▶ **What to work on**
The answer must consist of every line from the data that holds "evaluator".

▶ **Excerpts from a dataset**
=== Begin Enclosure ===

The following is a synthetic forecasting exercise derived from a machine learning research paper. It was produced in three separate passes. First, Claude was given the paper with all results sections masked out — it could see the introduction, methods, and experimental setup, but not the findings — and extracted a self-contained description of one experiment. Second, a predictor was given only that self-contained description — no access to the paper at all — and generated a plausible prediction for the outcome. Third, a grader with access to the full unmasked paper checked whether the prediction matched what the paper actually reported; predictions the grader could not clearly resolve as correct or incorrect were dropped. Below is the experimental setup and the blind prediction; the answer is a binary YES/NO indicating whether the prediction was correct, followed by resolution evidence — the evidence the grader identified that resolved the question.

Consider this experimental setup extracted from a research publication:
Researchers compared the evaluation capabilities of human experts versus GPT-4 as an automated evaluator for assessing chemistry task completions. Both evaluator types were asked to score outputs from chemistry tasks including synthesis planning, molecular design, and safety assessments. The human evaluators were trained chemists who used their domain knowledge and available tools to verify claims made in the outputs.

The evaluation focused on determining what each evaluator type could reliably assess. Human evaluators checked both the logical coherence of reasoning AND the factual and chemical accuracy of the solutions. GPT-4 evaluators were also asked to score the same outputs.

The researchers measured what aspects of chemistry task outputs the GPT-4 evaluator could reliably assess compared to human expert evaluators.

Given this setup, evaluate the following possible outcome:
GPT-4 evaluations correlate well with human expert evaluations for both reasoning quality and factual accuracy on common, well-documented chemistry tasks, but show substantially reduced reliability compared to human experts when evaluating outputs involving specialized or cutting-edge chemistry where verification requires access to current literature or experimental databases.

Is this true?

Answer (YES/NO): NO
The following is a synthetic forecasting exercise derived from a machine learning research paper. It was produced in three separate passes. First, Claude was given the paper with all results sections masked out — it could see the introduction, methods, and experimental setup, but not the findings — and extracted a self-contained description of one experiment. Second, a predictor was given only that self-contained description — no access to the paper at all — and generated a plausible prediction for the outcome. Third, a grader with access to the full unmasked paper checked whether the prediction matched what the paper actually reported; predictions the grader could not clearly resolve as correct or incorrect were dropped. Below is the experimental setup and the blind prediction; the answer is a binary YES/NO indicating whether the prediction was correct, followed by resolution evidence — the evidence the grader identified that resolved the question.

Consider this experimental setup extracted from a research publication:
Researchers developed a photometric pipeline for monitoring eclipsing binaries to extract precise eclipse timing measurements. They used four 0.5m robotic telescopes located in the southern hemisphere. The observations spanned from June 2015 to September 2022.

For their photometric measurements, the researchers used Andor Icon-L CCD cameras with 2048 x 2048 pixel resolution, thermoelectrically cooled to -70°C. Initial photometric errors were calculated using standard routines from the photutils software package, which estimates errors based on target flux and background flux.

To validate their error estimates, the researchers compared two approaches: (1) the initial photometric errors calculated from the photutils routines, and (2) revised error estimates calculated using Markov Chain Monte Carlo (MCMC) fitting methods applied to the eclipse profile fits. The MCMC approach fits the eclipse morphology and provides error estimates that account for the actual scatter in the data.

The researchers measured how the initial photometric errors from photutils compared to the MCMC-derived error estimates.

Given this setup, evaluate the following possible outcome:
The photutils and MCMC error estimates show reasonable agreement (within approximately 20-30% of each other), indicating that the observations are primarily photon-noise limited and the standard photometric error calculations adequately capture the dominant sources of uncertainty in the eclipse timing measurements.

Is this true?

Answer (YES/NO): NO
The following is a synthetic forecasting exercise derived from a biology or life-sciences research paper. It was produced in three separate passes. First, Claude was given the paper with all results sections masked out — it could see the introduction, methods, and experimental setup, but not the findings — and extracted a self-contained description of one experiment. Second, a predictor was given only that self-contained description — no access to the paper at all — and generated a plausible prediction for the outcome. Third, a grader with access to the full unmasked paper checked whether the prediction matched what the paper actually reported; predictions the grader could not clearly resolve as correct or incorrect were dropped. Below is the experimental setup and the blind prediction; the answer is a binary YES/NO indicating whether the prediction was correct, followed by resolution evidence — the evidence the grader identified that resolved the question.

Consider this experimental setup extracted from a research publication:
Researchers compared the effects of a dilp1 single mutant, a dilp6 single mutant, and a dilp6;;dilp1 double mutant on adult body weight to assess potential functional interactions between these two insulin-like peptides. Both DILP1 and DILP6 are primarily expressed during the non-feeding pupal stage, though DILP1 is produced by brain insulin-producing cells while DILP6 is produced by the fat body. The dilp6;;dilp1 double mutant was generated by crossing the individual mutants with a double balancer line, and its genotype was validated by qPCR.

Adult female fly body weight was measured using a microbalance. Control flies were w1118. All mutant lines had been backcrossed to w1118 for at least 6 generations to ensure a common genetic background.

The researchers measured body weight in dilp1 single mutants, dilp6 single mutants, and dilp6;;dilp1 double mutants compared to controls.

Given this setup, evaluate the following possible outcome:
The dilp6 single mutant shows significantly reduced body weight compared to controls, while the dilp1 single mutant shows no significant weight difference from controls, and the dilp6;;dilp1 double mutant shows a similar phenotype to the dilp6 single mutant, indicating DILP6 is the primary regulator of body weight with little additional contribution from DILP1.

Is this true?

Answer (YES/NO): NO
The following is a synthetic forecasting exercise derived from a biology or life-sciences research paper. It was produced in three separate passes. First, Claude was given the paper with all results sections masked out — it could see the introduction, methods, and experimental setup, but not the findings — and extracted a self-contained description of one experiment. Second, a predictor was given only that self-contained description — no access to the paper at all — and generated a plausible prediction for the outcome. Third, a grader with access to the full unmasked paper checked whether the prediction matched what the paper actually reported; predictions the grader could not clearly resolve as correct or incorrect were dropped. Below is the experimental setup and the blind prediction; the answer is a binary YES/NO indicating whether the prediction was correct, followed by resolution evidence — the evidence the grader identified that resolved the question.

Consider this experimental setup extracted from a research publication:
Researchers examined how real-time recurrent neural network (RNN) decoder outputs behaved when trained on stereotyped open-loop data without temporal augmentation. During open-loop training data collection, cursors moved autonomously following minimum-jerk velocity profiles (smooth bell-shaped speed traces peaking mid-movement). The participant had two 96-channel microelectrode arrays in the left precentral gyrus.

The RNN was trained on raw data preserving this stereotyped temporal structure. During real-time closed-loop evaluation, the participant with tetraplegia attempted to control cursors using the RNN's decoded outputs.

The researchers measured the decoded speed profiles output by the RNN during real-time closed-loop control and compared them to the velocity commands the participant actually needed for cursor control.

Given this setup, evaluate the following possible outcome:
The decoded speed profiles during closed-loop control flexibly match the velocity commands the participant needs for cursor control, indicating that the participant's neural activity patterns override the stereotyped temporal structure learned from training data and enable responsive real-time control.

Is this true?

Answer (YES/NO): NO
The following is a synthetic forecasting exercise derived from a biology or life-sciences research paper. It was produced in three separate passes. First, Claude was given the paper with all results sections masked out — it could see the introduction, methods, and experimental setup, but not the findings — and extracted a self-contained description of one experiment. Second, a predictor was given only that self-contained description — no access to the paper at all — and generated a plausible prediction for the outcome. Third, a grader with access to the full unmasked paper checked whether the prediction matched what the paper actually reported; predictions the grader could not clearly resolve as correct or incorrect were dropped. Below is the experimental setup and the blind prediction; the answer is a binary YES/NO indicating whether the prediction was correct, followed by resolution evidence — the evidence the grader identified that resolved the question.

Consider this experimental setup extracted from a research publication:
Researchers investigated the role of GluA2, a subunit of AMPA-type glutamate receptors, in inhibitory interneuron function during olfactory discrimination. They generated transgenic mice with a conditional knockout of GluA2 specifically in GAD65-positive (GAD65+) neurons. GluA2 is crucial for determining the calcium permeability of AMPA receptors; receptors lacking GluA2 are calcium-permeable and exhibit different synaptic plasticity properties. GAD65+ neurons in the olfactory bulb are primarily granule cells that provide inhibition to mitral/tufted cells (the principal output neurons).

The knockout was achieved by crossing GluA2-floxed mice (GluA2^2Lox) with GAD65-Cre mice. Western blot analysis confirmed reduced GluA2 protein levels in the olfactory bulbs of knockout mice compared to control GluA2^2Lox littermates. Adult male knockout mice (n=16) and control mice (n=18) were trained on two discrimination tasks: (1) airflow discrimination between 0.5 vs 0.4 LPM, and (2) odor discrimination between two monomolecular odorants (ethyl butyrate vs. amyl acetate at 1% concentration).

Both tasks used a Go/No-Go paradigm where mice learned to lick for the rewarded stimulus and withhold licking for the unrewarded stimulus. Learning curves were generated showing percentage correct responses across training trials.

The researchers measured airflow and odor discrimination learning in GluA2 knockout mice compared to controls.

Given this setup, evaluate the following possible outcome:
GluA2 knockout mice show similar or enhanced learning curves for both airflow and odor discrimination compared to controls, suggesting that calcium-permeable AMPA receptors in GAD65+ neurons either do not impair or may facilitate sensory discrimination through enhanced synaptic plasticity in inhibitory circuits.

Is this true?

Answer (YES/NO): NO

=== End Enclosure ===

▶ **Solution to this task**
Researchers compared the evaluation capabilities of human experts versus GPT-4 as an automated evaluator for assessing chemistry task completions. Both evaluator types were asked to score outputs from chemistry tasks including synthesis planning, molecular design, and safety assessments. The human evaluators were trained chemists who used their domain knowledge and available tools to verify claims made in the outputs.
The evaluation focused on determining what each evaluator type could reliably assess. Human evaluators checked both the logical coherence of reasoning AND the factual and chemical accuracy of the solutions. GPT-4 evaluators were also asked to score the same outputs.
The researchers measured what aspects of chemistry task outputs the GPT-4 evaluator could reliably assess compared to human expert evaluators.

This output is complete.